━━━━━ VORLIEGENDER TEXT ━━━━━

Mit der Zugfolge e6/a6 wird die Option offengelassen, d5 in einem Zug zu spielen, zudem ist der Ausfall Lb4 eine Option. Konkretes Wissen ist im Paulsen-System weniger entscheidend als die Kenntnis der taktischen und positionellen Motive.
Die DVD zum Paulsen-Sizilianer war von Beginn an ein sehr besonderes Projekt für mich. Nicht nur konnte ich mit meinem Mannschaftskollegen Alexander Seyb einen großartigen Co-Autoren und Sizilianisch-Experten ins Boot holen, auch fühle ich mich dem Thema Paulsen seit frühester Kindheit sehr verbunden. Im Grundschulalter bekam ich den Zug 1...c5 gezeigt, habe als Kind nie etwas anderes gespielt und bei meiner ersten deutschen Jugendmeisterschaft im Jahr 1999 holte ich damit 4/4. Bei meinem Stammverein in Rosenheim war Paulsen die große Mode. Trainer wie Schüler, alle spielten Paulsen. Acht Jahre später und 2200 Elo reicher legte ich dann den Paulsen ab, experimentierte mit Französisch, Spanisch und blieb zuletzt bei Caro-Kann hängen. Zum Paulsen-Sizilianer kehrte ich (erstmal) nicht wieder zurück. Für die Aufnahmen in Hamburg brauchte es daher viele Blitzpartien und Analysesessions mit Alex und Co, sodass ich mich bzw. wir uns als Autoren gewappnet genug fühlten.
Umso neugieriger war ich nach den Aufnahmen natürlich darauf, wie sich das Repertoire im Praxistest schlagen würde. Denn klar war, dass die Arbeit nicht nur für die DVD gemacht wurde, sondern auch meinem eigenen Schwarzrepertoire etwas Flexibilität einhauchen sollte. Einem erster Härtetest wurde es dabei beim Bundesliga-Meisterschaftsturnier vergangenen September in Karlsruhe unterzogen. Für Berlin am zweiten Brett, alle Gegner über 2500 - Paulsen, zeig was du kannst!
Gegen Yuriy Kryvoruchko lande ich über die englische Zugfolge in unserem Paulsen-Repertoire. Paulsen - genauer gesagt: der Igel-Aufbau - funktioniert sowohl gegen 1.e4 als auch gegen 1.c4.

━━━━━ EINGABEDATEN ━━━━━

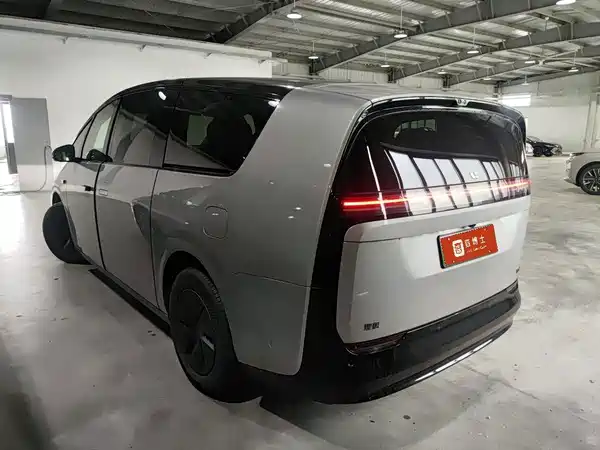Li Auto MEGA 2024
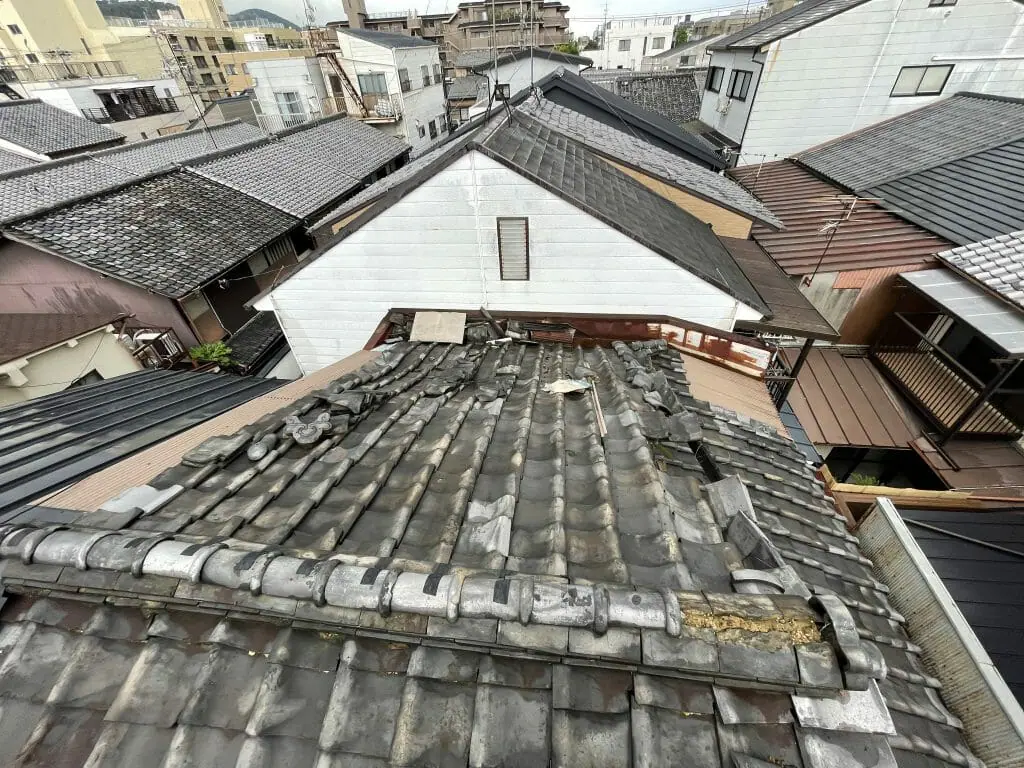 老朽化した瓦屋根には 屋根の葺き替え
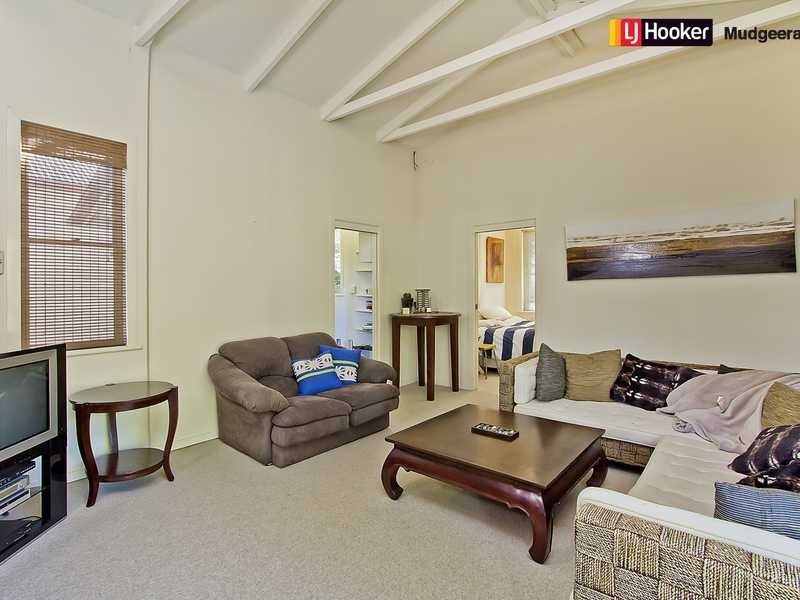 4 Princess Place, Tallai QLD 4213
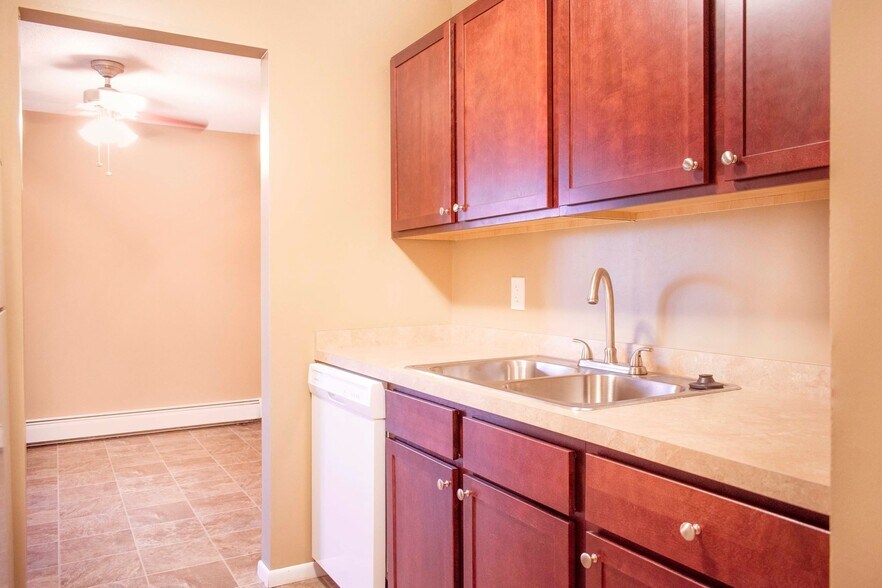 Cedar Creek Apartments 133135 Crosstown Blvd Chaska MN 55318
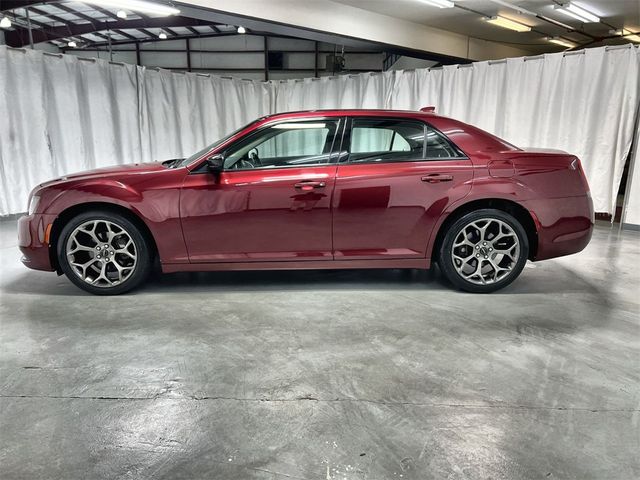 2018 Chrysler 300 Touring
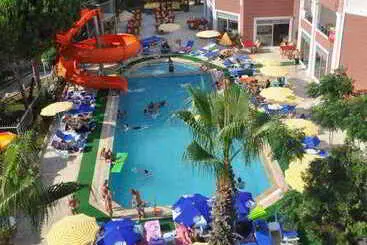 هتل Primera  & Apart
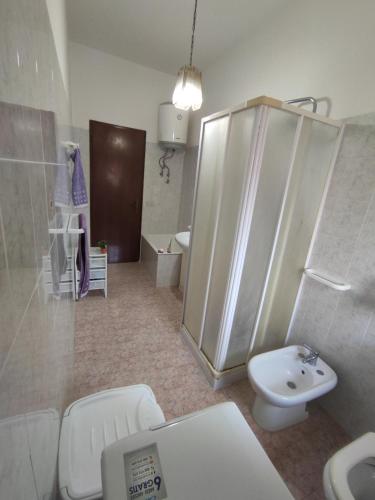 W łazience znajduje się prysznic, toaleta i umywalka. w obiekcie Casa Vacanza dai Compari w mieście Ali Terme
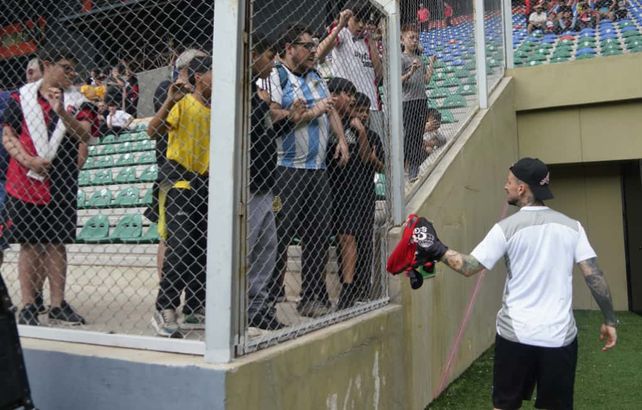Copa Argentina: Newells forma con doble nueve, cuatro abajo y doble cinco para enfrentar a Belgrano
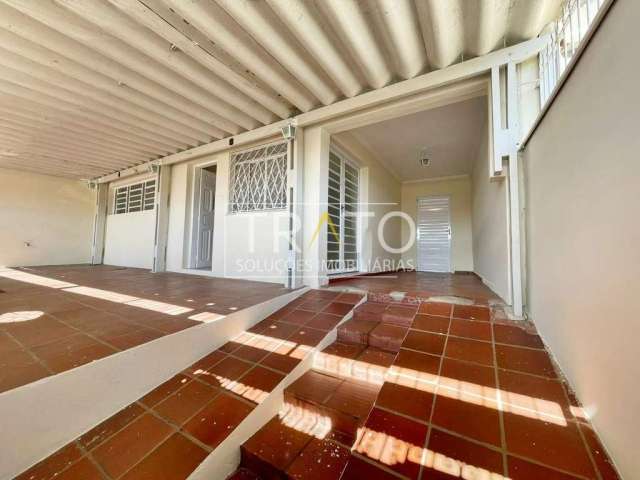 Casa com 3 quartos à venda na Dois de Julho, 27, Vila Marieta, Campinas, 224 m2 por R$ 474.000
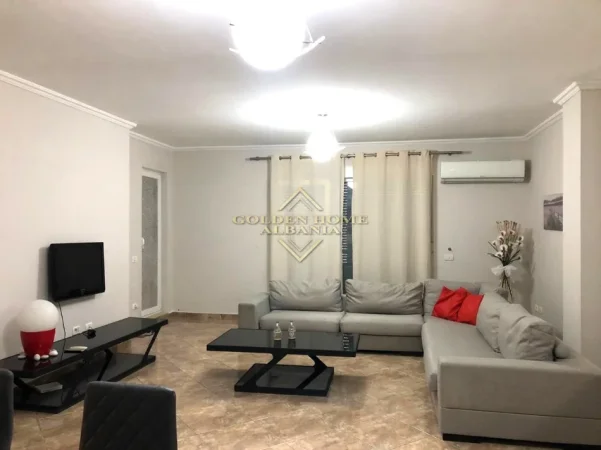 Tirane, shitet apartament , 140 m² (LIQENI I THATE)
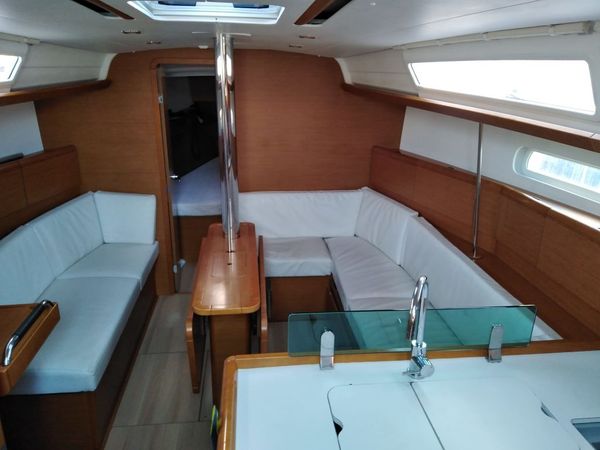Jeanneau Sun Odyssey 389 | Teeyah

━━━━━

→ **AUFGABENLISTE**:
1. In welcher Stadt fand laut dem Text zum Paulsen-Sizilianer das Bundesliga-Meisterschaftsturnier statt?
2. Bitte aktualisiere die Auflistung aus dem Datensatz, indem du "Copa Argentina" durch "Copa de la Liga" ersetzt und alles andere unverändert lässt. Lass die Bilder in deiner Antwort weg.
Die Auflistung steht in keinem Zusammenhang mit dem Text zum Paulsen-Sizilianer.

→ **LÖSUNGEN**:
1. In Karlsruhe.

2.
Li Auto MEGA 2024
 老朽化した瓦屋根には 屋根の葺き替え
 4 Princess Place, Tallai QLD 4213
 Cedar Creek Apartments 133135 Crosstown Blvd Chaska MN 55318
 2018 Chrysler 300 Touring
 هتل Primera  & Apart
 W łazience znajduje się prysznic, toaleta i umywalka. w obiekcie Casa Vacanza dai Compari w mieście Ali Terme
Copa de la Liga: Newells forma con doble nueve, cuatro abajo y doble cinco para enfrentar a Belgrano
 Casa com 3 quartos à venda na Dois de Julho, 27, Vila Marieta, Campinas, 224 m2 por R$ 474.000
 Tirane, shitet apartament , 140 m² (LIQENI I THATE)
Jeanneau Sun Odyssey 389 | Teeyah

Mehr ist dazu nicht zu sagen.